Barber described the exchange as a “great dialogue.”
“We were able to speak openly about some of the challenges we have faced in both our professional and personal lives. It felt like when we left the meeting that most of us felt better about the district’s efforts to address diversity in the district,” he said.
Young said the meeting was the “opening dialogue of what is going to be quite a long road.”
He added, “To be honest with you, it was two of the most impactful hours that I’ve had in a very long time.”
One of the attendees told the group he had attended a similar meeting with district officials 15 years ago and it didn’t go anywhere.
Because of that, Young said he feels “an extra weight and responsibility” that these conversations result in meaningful actions.
“We can’t not do anything this go-round, especially with how willing they were to just share their individual experiences and as grateful as they were in sharing those experiences. For us not to do anything with that would be just a betrayal of trust,” Young said.
‘Let’s go for it’
Michelle Love-Day, alternative language services consultant in the district’s Teaching and Learning Department, said Jordan District recently hired three specialists to better serve students of color and English language learners.
Initially, the district planned to hire a single “ethnic and culturally diverse specialist,” according to the initial job posting.
As Love-Day conducted interviews for the position it posted in June, she recognized the scope of the candidates’ respective talents and that the district could benefit from staffing multiple positions.
When Godfrey asked her what she was seeing and thinking, “I looked at him and said, ‘Do I really just have to hire one?’ ”
“He’s like, ‘What do you mean?’ ”
“I’m like, ‘There are three people from this group that I would love to bring on board in different capacities for what we need to do in this school district,’” said Love-Day, who joined the Jordan School District in March.
“I mean it was probably within two hours he called back and said, ‘Let’s go for it,’ ” she said.
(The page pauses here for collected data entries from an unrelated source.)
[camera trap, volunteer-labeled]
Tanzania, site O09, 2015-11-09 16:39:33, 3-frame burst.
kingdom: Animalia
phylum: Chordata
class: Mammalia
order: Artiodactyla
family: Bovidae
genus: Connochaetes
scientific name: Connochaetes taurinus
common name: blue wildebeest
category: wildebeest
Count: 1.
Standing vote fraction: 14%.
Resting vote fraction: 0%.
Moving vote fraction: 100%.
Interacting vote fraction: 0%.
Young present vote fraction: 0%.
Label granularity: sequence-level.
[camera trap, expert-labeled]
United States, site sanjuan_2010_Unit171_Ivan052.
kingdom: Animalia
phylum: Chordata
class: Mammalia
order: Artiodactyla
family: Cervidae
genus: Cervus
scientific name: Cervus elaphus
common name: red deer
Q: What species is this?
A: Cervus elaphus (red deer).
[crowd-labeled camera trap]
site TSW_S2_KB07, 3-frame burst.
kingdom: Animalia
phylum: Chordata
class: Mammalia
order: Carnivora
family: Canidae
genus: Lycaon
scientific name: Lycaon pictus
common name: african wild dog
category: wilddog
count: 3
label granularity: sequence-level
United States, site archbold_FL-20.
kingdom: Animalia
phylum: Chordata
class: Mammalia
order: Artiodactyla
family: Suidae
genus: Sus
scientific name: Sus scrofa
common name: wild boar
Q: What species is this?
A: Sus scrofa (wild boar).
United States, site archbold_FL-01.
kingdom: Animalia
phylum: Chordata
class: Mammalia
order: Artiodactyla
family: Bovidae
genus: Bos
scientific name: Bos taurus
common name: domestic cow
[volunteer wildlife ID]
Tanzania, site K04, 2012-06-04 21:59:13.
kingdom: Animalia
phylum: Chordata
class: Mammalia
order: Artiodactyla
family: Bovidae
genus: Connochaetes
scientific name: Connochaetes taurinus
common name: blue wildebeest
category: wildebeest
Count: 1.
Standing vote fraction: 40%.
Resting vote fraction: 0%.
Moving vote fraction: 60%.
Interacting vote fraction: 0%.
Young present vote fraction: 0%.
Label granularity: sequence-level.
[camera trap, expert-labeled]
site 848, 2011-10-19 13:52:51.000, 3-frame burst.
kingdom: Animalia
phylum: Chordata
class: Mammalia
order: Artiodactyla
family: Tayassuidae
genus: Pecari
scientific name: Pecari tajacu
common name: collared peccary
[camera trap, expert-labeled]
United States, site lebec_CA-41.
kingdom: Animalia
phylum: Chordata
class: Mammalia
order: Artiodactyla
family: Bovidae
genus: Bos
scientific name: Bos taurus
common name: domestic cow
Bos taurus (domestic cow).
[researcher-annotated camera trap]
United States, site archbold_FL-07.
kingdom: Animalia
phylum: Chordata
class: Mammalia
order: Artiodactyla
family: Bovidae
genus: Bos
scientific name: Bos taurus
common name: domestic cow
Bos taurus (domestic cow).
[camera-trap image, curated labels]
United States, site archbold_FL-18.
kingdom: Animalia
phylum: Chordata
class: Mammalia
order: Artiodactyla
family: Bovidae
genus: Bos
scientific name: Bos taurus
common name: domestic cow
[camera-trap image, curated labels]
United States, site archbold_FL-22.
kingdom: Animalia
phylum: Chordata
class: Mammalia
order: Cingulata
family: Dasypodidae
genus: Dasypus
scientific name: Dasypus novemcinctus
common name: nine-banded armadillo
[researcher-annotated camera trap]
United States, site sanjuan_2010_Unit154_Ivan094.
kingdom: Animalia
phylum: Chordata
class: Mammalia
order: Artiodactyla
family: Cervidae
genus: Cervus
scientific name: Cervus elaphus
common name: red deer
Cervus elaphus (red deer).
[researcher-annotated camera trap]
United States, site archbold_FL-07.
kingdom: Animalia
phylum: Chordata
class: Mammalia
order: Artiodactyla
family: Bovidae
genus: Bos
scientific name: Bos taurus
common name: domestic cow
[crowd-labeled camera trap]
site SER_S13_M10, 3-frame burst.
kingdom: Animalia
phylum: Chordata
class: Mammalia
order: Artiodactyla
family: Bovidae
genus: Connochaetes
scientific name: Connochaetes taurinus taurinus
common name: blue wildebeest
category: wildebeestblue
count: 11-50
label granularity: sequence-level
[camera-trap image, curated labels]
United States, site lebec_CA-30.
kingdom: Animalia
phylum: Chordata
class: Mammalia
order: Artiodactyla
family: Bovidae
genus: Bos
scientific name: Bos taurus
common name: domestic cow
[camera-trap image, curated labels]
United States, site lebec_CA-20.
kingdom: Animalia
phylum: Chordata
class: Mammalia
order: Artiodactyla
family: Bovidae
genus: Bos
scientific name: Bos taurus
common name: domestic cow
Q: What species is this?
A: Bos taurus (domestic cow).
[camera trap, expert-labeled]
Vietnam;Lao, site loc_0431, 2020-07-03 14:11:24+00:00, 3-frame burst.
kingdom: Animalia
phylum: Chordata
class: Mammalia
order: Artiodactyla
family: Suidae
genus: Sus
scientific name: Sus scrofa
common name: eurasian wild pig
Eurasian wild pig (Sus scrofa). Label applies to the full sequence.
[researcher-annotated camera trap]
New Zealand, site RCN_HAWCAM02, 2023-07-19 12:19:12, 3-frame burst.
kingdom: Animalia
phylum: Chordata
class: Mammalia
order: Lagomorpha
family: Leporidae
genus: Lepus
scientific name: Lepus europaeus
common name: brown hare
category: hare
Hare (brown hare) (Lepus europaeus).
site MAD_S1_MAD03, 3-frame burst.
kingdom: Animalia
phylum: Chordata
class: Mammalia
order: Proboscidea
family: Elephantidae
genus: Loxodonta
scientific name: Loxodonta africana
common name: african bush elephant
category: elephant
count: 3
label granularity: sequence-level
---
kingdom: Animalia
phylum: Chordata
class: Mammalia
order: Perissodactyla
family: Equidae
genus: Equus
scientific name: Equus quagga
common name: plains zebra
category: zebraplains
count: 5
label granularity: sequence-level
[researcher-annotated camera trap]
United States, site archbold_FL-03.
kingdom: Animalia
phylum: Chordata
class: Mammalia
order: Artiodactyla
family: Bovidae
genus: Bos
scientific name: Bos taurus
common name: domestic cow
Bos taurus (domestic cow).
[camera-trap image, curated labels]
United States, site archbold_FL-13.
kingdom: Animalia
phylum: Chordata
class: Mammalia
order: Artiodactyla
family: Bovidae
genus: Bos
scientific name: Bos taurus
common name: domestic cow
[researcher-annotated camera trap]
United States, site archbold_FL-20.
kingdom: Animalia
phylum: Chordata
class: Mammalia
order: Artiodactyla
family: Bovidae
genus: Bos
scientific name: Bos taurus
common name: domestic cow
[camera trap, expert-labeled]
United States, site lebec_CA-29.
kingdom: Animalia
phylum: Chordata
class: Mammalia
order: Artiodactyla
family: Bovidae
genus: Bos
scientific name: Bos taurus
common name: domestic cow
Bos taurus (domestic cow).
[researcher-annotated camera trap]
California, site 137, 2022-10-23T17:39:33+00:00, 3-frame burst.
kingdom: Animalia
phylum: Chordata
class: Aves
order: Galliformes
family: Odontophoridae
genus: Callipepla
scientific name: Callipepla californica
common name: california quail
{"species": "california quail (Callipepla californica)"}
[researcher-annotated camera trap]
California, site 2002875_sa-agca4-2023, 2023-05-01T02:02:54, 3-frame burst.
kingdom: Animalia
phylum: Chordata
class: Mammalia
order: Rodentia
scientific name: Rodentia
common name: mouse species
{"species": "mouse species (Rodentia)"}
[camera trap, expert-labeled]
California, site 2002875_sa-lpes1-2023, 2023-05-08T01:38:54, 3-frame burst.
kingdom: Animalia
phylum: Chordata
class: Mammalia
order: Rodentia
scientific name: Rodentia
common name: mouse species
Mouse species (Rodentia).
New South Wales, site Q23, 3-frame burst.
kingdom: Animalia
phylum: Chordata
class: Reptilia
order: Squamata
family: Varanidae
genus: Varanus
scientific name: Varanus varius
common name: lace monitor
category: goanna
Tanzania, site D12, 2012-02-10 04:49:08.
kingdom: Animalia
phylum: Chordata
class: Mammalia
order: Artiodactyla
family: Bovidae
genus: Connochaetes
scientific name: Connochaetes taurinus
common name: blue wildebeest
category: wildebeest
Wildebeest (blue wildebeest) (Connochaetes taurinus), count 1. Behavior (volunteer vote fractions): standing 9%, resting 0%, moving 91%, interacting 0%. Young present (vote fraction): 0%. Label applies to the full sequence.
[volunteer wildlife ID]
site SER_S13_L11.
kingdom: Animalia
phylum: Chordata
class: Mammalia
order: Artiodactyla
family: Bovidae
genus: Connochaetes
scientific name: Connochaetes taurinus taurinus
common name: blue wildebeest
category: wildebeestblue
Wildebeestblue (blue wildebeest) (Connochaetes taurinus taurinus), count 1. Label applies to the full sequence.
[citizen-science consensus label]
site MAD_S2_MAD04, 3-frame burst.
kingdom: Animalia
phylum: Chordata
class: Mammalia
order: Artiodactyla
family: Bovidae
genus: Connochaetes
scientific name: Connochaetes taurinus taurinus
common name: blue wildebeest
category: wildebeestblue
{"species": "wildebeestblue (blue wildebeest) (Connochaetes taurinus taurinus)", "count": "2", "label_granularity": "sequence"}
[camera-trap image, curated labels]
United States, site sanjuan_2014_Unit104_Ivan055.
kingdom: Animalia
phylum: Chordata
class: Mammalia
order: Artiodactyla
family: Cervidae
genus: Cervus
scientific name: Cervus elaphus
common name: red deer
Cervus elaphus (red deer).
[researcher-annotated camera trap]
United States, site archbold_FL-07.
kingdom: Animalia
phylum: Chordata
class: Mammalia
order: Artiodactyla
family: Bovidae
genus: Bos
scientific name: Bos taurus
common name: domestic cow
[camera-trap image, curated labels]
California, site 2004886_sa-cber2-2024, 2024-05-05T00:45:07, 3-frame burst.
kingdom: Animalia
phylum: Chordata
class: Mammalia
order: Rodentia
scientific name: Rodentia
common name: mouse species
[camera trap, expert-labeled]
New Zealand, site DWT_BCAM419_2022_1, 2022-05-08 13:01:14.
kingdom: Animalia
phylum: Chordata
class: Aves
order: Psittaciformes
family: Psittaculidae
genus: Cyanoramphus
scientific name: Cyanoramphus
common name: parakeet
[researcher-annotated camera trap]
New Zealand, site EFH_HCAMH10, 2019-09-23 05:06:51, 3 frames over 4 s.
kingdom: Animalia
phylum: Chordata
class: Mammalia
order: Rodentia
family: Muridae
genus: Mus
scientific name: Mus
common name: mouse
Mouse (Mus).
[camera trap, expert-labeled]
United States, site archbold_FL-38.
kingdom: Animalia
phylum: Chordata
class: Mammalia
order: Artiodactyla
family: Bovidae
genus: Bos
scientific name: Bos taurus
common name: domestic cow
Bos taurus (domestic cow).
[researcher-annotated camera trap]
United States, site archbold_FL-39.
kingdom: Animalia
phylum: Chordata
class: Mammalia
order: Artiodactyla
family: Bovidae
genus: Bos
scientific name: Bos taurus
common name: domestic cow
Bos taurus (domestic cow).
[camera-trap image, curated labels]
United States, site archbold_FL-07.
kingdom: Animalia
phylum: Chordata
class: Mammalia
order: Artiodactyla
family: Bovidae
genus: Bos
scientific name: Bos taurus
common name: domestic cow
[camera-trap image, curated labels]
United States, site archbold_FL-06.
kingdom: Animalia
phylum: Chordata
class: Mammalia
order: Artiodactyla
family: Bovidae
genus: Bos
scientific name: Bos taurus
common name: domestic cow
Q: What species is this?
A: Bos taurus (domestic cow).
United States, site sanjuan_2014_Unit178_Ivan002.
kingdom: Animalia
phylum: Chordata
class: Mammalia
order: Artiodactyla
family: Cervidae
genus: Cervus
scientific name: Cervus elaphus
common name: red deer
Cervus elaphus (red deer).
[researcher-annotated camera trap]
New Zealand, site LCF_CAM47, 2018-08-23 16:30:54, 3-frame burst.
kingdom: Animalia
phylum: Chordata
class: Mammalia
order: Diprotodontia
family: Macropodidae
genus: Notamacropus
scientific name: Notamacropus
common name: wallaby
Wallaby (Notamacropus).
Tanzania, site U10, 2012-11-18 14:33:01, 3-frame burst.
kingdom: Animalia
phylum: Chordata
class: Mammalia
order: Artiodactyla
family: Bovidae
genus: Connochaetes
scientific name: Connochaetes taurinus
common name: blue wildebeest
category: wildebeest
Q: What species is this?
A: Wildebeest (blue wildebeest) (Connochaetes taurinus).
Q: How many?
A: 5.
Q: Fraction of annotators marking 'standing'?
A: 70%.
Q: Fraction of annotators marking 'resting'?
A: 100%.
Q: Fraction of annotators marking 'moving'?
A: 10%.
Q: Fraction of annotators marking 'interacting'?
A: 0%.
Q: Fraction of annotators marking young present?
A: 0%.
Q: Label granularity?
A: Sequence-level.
The positions include a culture and diversity specialist, a language and diversity specialist and a parent outreach specialist.
Love-Day said she was grateful when one of the Black educators who attended the recent meeting with board members and top administrators asked whether the discussion was just an exercise in lip service that she could point to the district’s hiring of the specialists as evidence of its commitment to equal access, respect and equity training for employees and students and the recruitment of a diverse workforce.
“That’s when I was able to say, ‘Well actually, I have three new positions in my department so they’re definitely putting teeth behind it,’” she said.
Once the specialists are on board, the next step will be notifying principals that trainings are available, Love-Day said.
“I’m hoping the parents will be the ones behind it to say, ‘I want them to come in’ and most of the principals to do that. Once they see how wonderful and refreshing it is for everyone, it will be a yearly thing. ... So, I’m excited. I’m super excited.”